Zitat
Original von Marcus Aurelius Corvinus
Derweil war der Händler auf mich aufmerksam geworden. Es störte mich nicht, dass die anderen Germanisch redeten. Zwar verstand ich nur einige wenige Bruchstücke, aber ich wusste, dass es ihnen gut tat, wenn sie ohne die Tücken des Lateins sprechen konnten, und so ließ ich sie gewähren. Der Händler, ein hochgewachsener Mann mit grauen Barstoppeln im Gesicht, trat seitlich heran. "Edler Herr, darf ich auf dein Interesse an diesem Exemplar hoffen?" sprach er mich an, und ich wandte ihm den Kopf zu. "Vielleicht", antwortete ich ausweichend. Allzu offen bekundetes Interesse trieb nur den Preis in die Höhe. "Woher kommt sie, Germanien? Was kann sie? - Und wie ist dein Name?" fragte ich zunächst den Händler, dann die Sklavin selbst.
Sie hätte nicht genau erklären, warum sie den Mann mit ihren Augen verfolgte. Gut gekleidete Passanten gab es genug in dieser Gegend. Manche von ihnen hielten auch inne, um sich nach dem Angebot des Händlers zu erkundigen. Aber etwas war an ihm, was sie faszinierte. Auch dem Mann mußte aufgefallen sein, daß er beobachtet wurde. Charis´ neugierige Blicke waren nicht ohne Folgen geblieben. Er kam auf ihren Verschlag zu und blieb davor stehen, so als hätte sie ihn mit ihren Blicken zu sich her gelotst. Mit ihren großen Augen musterte sie ihn nun von Kopf bis Fuß. Kurze Zeit später trat auch der Sklavenhändler hinzu, der auf den potentiellen Kunden aufmerksam geworden war und sprach ihn an. Ein Gespräch bahnte sich an und Charis, die immer noch am Boden ihres Käfigs saß und sich an die Stäbe klammerte, lauschte dem, was gesprochen wurde.
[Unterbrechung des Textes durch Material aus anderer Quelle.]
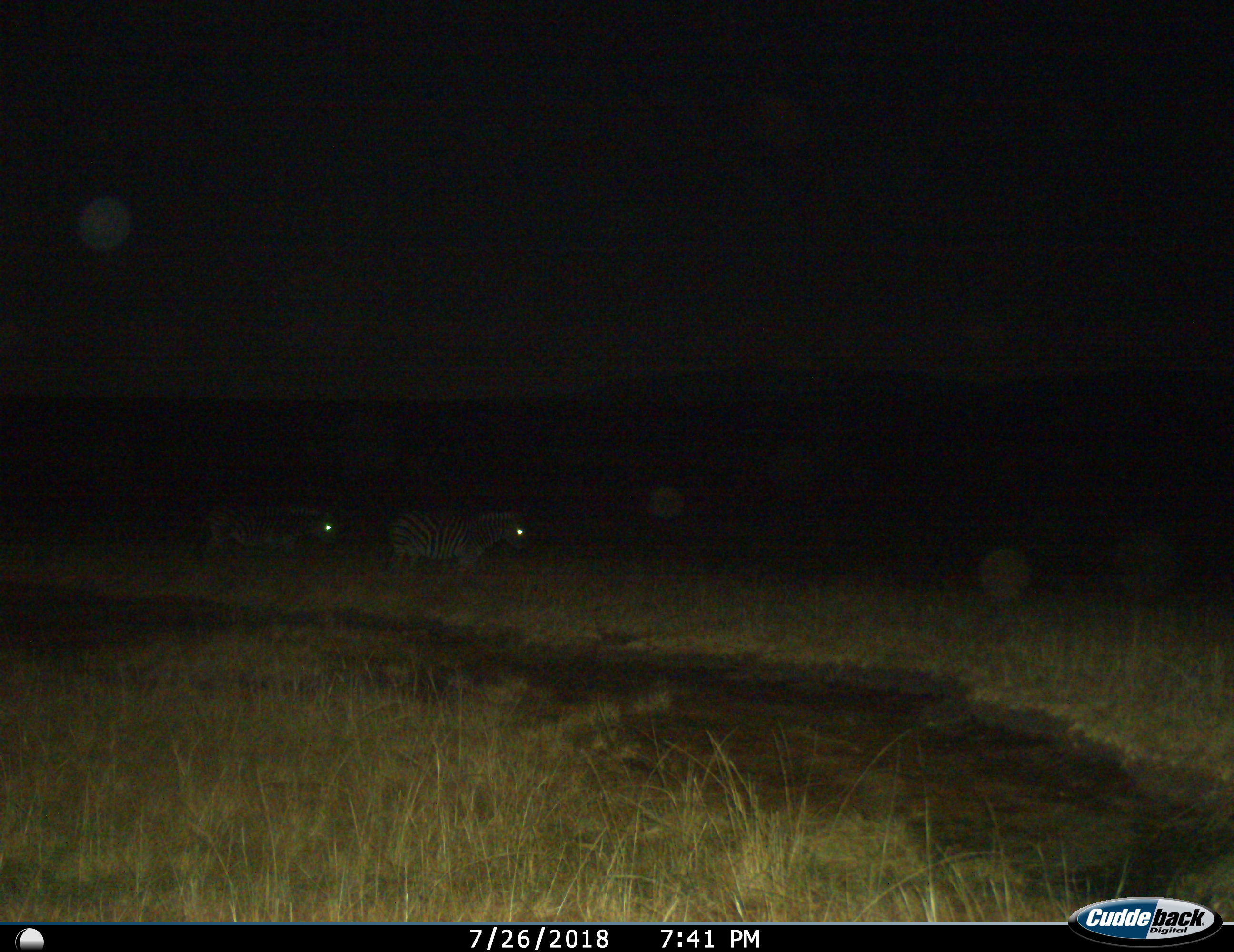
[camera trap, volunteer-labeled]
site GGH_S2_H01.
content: unidentified animal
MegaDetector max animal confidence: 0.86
"Philonides, mein Herr. Philonides von Naxos, stets zu Diensten. Nein, keine Germanin, Herr! Ich habe mich auf Ware aus dem Orient, Aegytus und Archaia spezialisiert. Das gute Stück hat zuletzt in Athen bei einem reichen Kaufmann gedient. Meines Wissens stammt sie aus Makedonien. Sie kann lesen und schreiben, Herr und ist flink im Haushalt und kann dir jeden Wunsch von den Lippen ablesen. Herr, möchtest du sie einmal aus der Nähe betrachten?" Philonides gab seinem Gehilfen, einem kahlköpfigen Nubier ein Zeichen, worauf er an ihn herantrat. "Criton, hol die da heraus, der Herr hier möchte sich die Sklavin genauer betrachten." Criton nickte untertänig und machte sich an der Tür des Verschlags zu schaffen. Schließlich öffnete er die Tür mit einem quietschenden Geräusch und trat auf Charis zu. Die Sklavin wußte, was dies zu bedeuten hatte. Sie erhob sich und ließ sich von Criton heraus führen. Der Sklavenhändler griff nach ihrem Arm und zog sie zu sich.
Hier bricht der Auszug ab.